ママに何か言われるかもしれないけど、一輪だけなら怪しくないよね?

「タキシード仮面、また会えるかな?」

会いたいな。
でも、会うとなるとまた変な妖魔とか言うのと戦う場所になる、んだよね?
また助けてくれるとは限らないし、不安。怖い。でも、会いたい。

「はぁ……」

恋する乙女の心は複雑。
妖魔っていうよく分かんない怖いやつはごめんだけど、また会えたらいいなと思いながら私はタキシード仮面を思いながら日々を過ごす事になった。
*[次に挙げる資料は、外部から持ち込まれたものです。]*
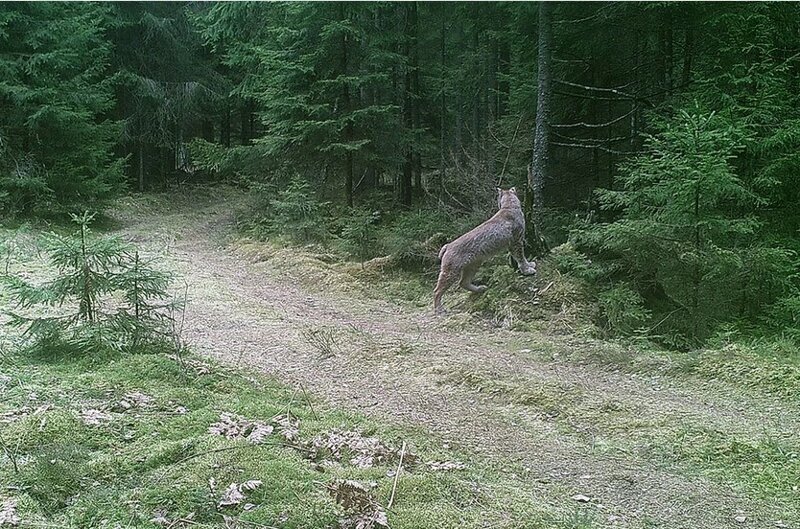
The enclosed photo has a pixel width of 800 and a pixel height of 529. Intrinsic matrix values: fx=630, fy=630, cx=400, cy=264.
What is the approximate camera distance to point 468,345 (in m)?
8.27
そしてそれから数日後、また敵が現れて敵地に行く事になった。やっぱり怖くて、ピンチに陥っていた私。
そこにまた赤い薔薇が一輪飛んできた。
タキシード仮面が助けに来てくれたんだって私は確信した。
薔薇が飛んで来た方向に顔を向けると、そこにはやっぱりタキシード仮面がいた。心強い。
助けてくれたらさっさと帰ってしまうからまた何も聞けない謎のまま。その謎がまた良いのよね。知りたい!って強く思っちゃうの。

「タキシード仮面、やっぱりかっこいい♡」

唯一の手がかりである薔薇、また持って帰る事にした。今度はどう保存しよう?
前のがまだ枯れていないから、花瓶に入れよう。

それからも何度も敵が現れてはピンチになって、その度にタキシード仮面は薔薇を一輪投げて助けてくれてはすぐに帰って行くを繰り返された。
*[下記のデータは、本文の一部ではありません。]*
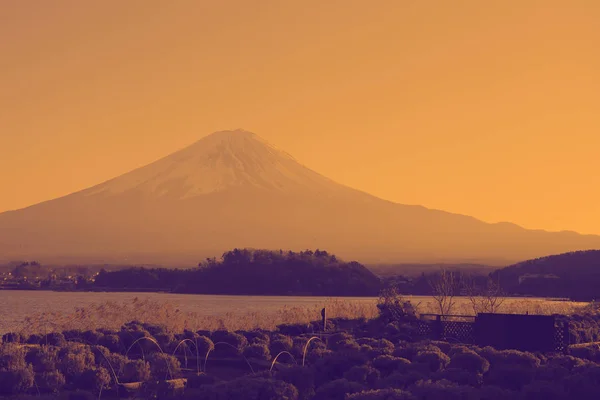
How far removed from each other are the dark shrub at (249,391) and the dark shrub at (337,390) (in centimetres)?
60

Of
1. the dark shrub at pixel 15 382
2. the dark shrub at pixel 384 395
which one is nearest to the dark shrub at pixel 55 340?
the dark shrub at pixel 15 382

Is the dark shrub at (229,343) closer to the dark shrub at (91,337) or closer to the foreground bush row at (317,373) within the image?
the foreground bush row at (317,373)

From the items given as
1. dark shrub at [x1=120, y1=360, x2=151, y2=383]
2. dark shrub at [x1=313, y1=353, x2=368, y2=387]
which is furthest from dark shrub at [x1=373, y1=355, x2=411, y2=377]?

その内仲間も増え、タキシード仮面が来ない時もたまにあったし、その時は寂しかったけれど、薔薇をその度に持ち帰っては眺めていたから大丈夫だった。

時間が経って分かったこと。タキシード仮面様の薔薇は全く枯れないの。凄くない?
やっぱり特殊な花なのかな?硬い地面にぶっ刺さってるし、枯れないって。
彼自体も特殊な人なのかもしれない。
ほとんど喋ることもないから、タキシード仮面様を詳しく知り得ないし。だからこそ益々ミステリアスで気になっちゃう。どんどん好きになっていくの。

戦いがあるに連れて薔薇が増えていく。
花瓶じゃ追いつかないから戦いの後に癒されたくて薔薇風呂にして入ることにしてみた。

「うふふ、薔薇風呂贅沢〜」

正に文字通り癒される。それだけじゃなくて、戦いの最中負った傷が治った。治癒力もこの薔薇にあるみたい。本当に凄い。
定期的に薔薇風呂決定だわ!

「形としても残しておきたいなぁ〜」

どうしようかと無い頭で考える。

「押し花、とか良いかな?あと何があるかな?」

こうして私はタキシード仮面様の薔薇を持ち歩けるコレクションにしようと色々作り始めた。

その内タキシード仮面様は敵の手に落ち、敵となって現れたと思ったらいつもの赤い薔薇は黒に変えてしまった。
それでも生きてくれている事が嬉しくて、黒薔薇も持ち帰って押し花にしてコレクションに加えた。
持って帰らない。コレクションしないなんて考えは私にはなかった。

一つの大きな組織との戦いが終えた後、また新たな敵が現れた時はタキシード仮面様は現れなかった。
その代わり漆黒の色を清楚な白に変え、月影の騎士様が現れて助けてくれるようになった。薔薇の色もその姿と同じ純白で。
勿論、白薔薇も持って帰ってコレクションに加えることにした。
赤白黒と三色の薔薇の押し花に、思わず笑顔が零れる。

タキシード仮面様の正体が分かって、恋人になっても私は戦いがあって助けてくれる度に薔薇を持ち帰った。
薔薇に詳しくなりたくて色々調べたりしていくうちに色んな種類がある事や花言葉を知った。本数にも意味があることを知って、薔薇ってなんて奥深いんだろうと感心した。

私はこれからもまもちゃんと一緒に生きていく中で、薔薇は大切な花であり続ける事は間違いないと思う。